FC徳島相手に前半19分、鮮やかなミドルシュートを決められ、痛い先制パンチを浴びた。その後も徳島の粘り強い対応に苦しみ、本来の攻撃力を出せない。チームの特徴を研究されていた。ただ焦りはなかった。

1点を追う展開の後半、両ウイングバックを入れ替えた。左サイドの左利きMF瀬川和樹を右へ、右サイドのMF高橋滉也を左へ。この采配が的中し、主導権を握ると同点とするのは早かった。開始3分で右サイドから持ち込んだFW大谷真史が、豪快に右足を振り抜きゴール対角へシュートを突き刺す。1-1とした。

続く21分、MF森村昂太が左サイドからファーサイドへ入れた絶妙のクロスボールに、MF瀬川が飛び込み、右足で押し込んだ。2-1と試合をひっくり返した。その後、追加点こそ奪えなかったが、GK岩舘直(前所属・浦和レッズ)、DF小林祐三(同・サガン鳥栖)ら多くの元Jリーガーを擁するチームは、危なげないゲームコントロールで試合終了のホイッスルへと導いた。2勝1分けの勝ち点7で優勝。来季のJFL昇格をかけた入れ替え戦に進出することになった。

東京・新宿を拠点とする地元チームとあって、この日もバックスタンドとゴール裏に限った一般開放ながら、1650人の観衆が集まった。試合後は多くの声援を浴び、FW大谷ら感涙に浸る選手もいた。

成山一郎監督は「何かを成し遂げようとしたら、なかなかうまくいかないものだという教訓になりました。僕以上に選手たちが冷静でした」と、いつもの穏やかな表情で振り返った。あと1勝で来季のJFLが現実となるが、「大会を振り返れば、至らないところが見えた。引き分けではJFLチームが残留する。だから得点力に反映していかなければいけない」と課題を口にした。
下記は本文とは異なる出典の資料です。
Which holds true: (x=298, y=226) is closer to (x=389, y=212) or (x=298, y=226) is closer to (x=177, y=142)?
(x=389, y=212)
クリアソンはポルトガル語で「創造」を意味する。神奈川・桐蔭学園サッカー部で全国大会にも出場した代表の丸山和大氏が脱サラし、2013年に起業。もともと自分で立ち上げたサッカーチームを持つ中、運営会社の株式会社Criacao(クリアソン)を創業。クラブ運営のほか、学生などのキャリア支援や教育事業、コンサルタント業なども行っており、岩舘や小林ら多くの元プロ選手が社員として働いている。

ホームスタジアムは持っていないが、ことし2月には、将来のJリーグ入りを目指す「百年構想クラブ」にも認定されている。多様性の街・新宿からサッカーを活用しながら豊かな社会の創世を作り出していくことを打ち出し、2026年にはサッカーだけに限ったことではない「世界一のクラブになる」という壮大な目標まで掲げている。

ジュビロ磐田から順大を経て、水戸ホーリーホック、ガイナーレ鳥取に在籍したクリアソン社員のFW岡本達也は、デュアル(二重)キャリアの重要性を語った。

「サッカーだけでは身に着かないこと、そのビジネスで学んだことはサッカーにも生きてくる。仕事もサッカーも、と負荷をかけることは大変ですけど、2つのことをやることで自分が鍛えられる。苦しい時こそ進化できる。それが実感でき、今は楽しくて仕方ない」

この日も先発出場した35歳になるベテラン選手は、生き生きとした表情でそう語った。異なる2つのことを同時に行うことで、新たな回路が生まれ、さまざまな気付きがある。そういう個々の化学反応がチーム力を高め、強固な一体感を生んでいる。ここ数年の快進撃の裏側を端的に表現してくれた。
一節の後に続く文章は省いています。